[Material]
-=-=-

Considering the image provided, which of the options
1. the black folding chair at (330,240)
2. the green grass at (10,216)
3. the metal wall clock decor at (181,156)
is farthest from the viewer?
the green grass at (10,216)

-=-=-

[Exercise] Transcribe the records above line for line, with no changes to the wording.

[Response to the exercise]
Considering the image provided, which of the options
1. the black folding chair at (330,240)
2. the green grass at (10,216)
3. the metal wall clock decor at (181,156)
is farthest from the viewer?
the green grass at (10,216)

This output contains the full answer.